__TAREFA ATRIBUÍDA 1__. Por favor, transcreva fielmente o trecho do texto sobre o Bitcoin começando em "O processamento destas" e seguindo até "verificados os Bitcoins.".
__TAREFA ATRIBUÍDA 2__. Segundo o texto sobre o Bitcoin, em que ano essa moeda digital foi criada?

Bitcoin, autonomia incompleta

Por Edemilson Paraná.

A disruptiva expansão do setor financeiro está na ponta de lança da globalização tecnológica, com destaque para o boom das telecomunicações e da internet nas últimas décadas. É nos mercados financeiros de todo o mundo onde as fronteiras da negociação automatizada em altíssima velocidade, processamento ubíquo de dados, inteligência artificial, realidade aumentada, entre outras, vem sendo expandidas na prática. É o caso do Blockchain, a tecnologia que serve de base ao Bitcoin, o mais novo ativo-sensação do mundo financeiro.

O Bitcoin é uma moeda digital alternativa, criada em 2009, com base em um texto apócrifo, assinado por Satoshi Nakamoto, ente cuja verdadeira identidade nunca foi revelada.

Mais um produto dos humores políticos “libertários” que ganham terreno no mundo pós-crise de 2008, tem como ideia-força retirar do par bancos-governos o poder de emissão e gestão do dinheiro. Utopia tecnocrática de uma moeda sem política, a ideologia econômica que o ampara faz parecer fichinha qualquer palavrório sobre a necessidade de “autonomia” do Banco Central.

Mas sua engenhosidade não é, por isso, menos fascinante. Trata-se de algo inédito: uma moeda gerida de maneira descentralizada e anônima, sustentada por criptografia robusta. Sua administração algorítmica está baseada em um livro público, aberto e, portanto, auditável que registra todas as transações.

O processamento destas transações, em blocos, é feito pelos próprios usuários que, ao utilizarem seu poder de processamento computacional em prol da “comunidade”, recebem em troca um incentivo pecuniário em Bitcoin – algo que é apoiado, ademais, pela resolução de problemas matemáticos por essas mesmas máquinas. Assim são produzidos (ou “minerados”), trocados e verificados os Bitcoins.

__SEÇÃO DE DADOS__.
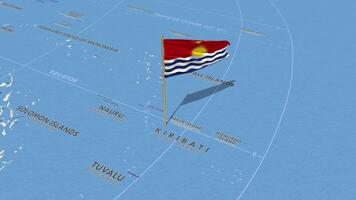 Kiribati Flag Waving with The World Map, Seamless Loop in Wind, 3D Rendering video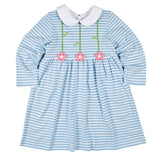Florence Eiseman Stripe Knit Dress With Flowers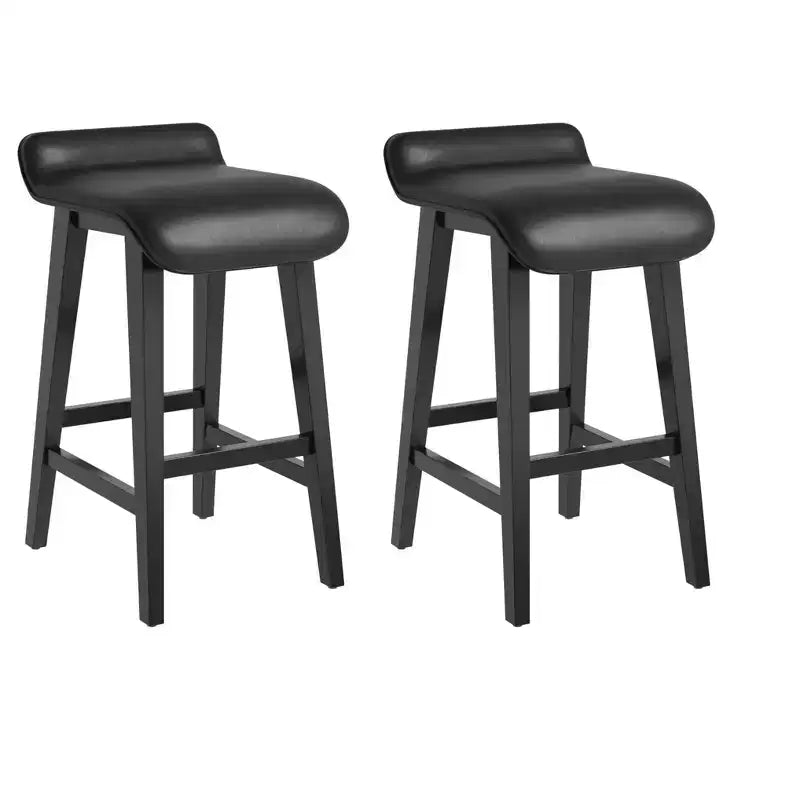 Tabourets de bar hauteur comptoir de 66,5 cm, lot de 2. Structure en bois avec siège large rembourré en cuir PU. Tabourets de bar pour îlot de cuisine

__RESPOSTA 1__.
O processamento destas transações, em blocos, é feito pelos próprios usuários que, ao utilizarem seu poder de processamento computacional em prol da “comunidade”, recebem em troca um incentivo pecuniário em Bitcoin – algo que é apoiado, ademais, pela resolução de problemas matemáticos por essas mesmas máquinas. Assim são produzidos (ou “minerados”), trocados e verificados os Bitcoins.

__RESPOSTA 2__. Em 2009.